Signed-off-by: Tushar Sugandhi<tusharsu@xxxxxxxxxxxxxxxxxxx>
---
  security/integrity/ima/ima.h       |  2 ++
  security/integrity/ima/ima_kexec.c | 58 +++++++++++++++++++++++++-----
  security/integrity/ima/ima_queue.c | 18 ++++++++++
  3 files changed, 69 insertions(+), 9 deletions(-)

diff --git a/security/integrity/ima/ima.h b/security/integrity/ima/ima.h
index c29db699c996..49a6047dd8eb 100644
--- a/security/integrity/ima/ima.h
+++ b/security/integrity/ima/ima.h
@@ -161,6 +161,8 @@ bool ima_template_has_modsig(const struct ima_template_desc *ima_template);
  int ima_restore_measurement_entry(struct ima_template_entry *entry);
  int ima_restore_measurement_list(loff_t bufsize, void *buf);
  int ima_measurements_show(struct seq_file *m, void *v);
+void ima_measurements_suspend(void);
+void ima_measurements_resume(void);
  unsigned long ima_get_binary_runtime_size(void);
  int ima_init_template(void);
  void ima_init_template_list(void);
diff --git a/security/integrity/ima/ima_kexec.c b/security/integrity/ima/ima_kexec.c
index 307e07991865..2c11bbe6efef 100644
--- a/security/integrity/ima/ima_kexec.c
+++ b/security/integrity/ima/ima_kexec.c
@@ -17,6 +17,8 @@
  #ifdef CONFIG_IMA_KEXEC
  struct seq_file ima_kexec_file;
  struct ima_kexec_hdr ima_khdr;
+static void *ima_kexec_buffer;
+static size_t kexec_segment_size;
  void ima_clear_kexec_file(void)
  {
@@ -142,7 +144,6 @@ void ima_add_kexec_buffer(struct kimage *image)
      /* use more understandable variable names than defined in kbuf */
      void *kexec_buffer = NULL;
      size_t kexec_buffer_size;
-    size_t kexec_segment_size;
      int ret;
      /*
@@ -167,14 +168,6 @@ void ima_add_kexec_buffer(struct kimage *image)
          return;
      }
-    ret = ima_dump_measurement_list(&kexec_buffer_size, &kexec_buffer,
-                    kexec_segment_size);
-    if (ret < 0) {
-        pr_err("%s: Failed to dump IMA measurements. Error:%d.\n",
-               __func__, ret);
-        return;
-    }
-
      kbuf.buffer = kexec_buffer;
      kbuf.bufsz = kexec_buffer_size;
      kbuf.memsz = kexec_segment_size;
@@ -192,6 +185,53 @@ void ima_add_kexec_buffer(struct kimage *image)

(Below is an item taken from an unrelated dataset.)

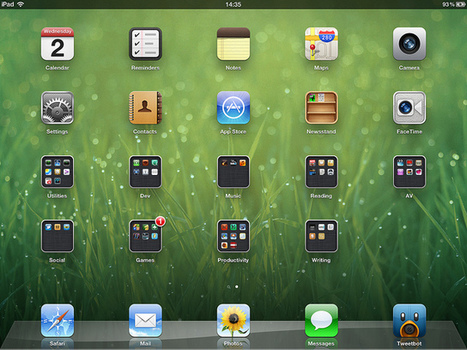 iPad productivity apps - Matt Gemmell | Learning With ICT @ CBC | Scoop.it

      pr_debug("kexec measurement buffer for the loaded kernel at 0x%lx.\n",
           kbuf.mem);
  }
+
+/*
+ * Called during kexec execute so that IMA can update the measurement list.
+ */
+static int ima_update_kexec_buffer(struct notifier_block *self,
+                   unsigned long action, void *data)
+{
+    void *buf = NULL;
+    size_t buf_size;
+    bool resume = false;
+    int ret;
+
+    if (!kexec_in_progress) {
+        pr_info("%s: No kexec in progress.\n", __func__);
+        return NOTIFY_OK;
+    }
+
+    if (!ima_kexec_buffer) {
+        pr_err("%s: Kexec buffer not set.\n", __func__);
+        return NOTIFY_OK;
+    }
+
+    ima_measurements_suspend();
+
+    buf_size = ima_get_binary_runtime_size();
There doesn't seem to be a need to call this function and pass in the binary runtime size into the dump function. You should be able to remove it.
Oh. This was an oversight.
This line is removed in patch 7/7.  It should have been removed here
itself.
Thanks for catching it. Will fix.
+    ret = ima_dump_measurement_list(&buf_size, &buf,
+                    kexec_segment_size);
+
+    if (!buf || ret < 0) {
I don't think this function can (or should) ever return ret >= 0 with buf == NULL.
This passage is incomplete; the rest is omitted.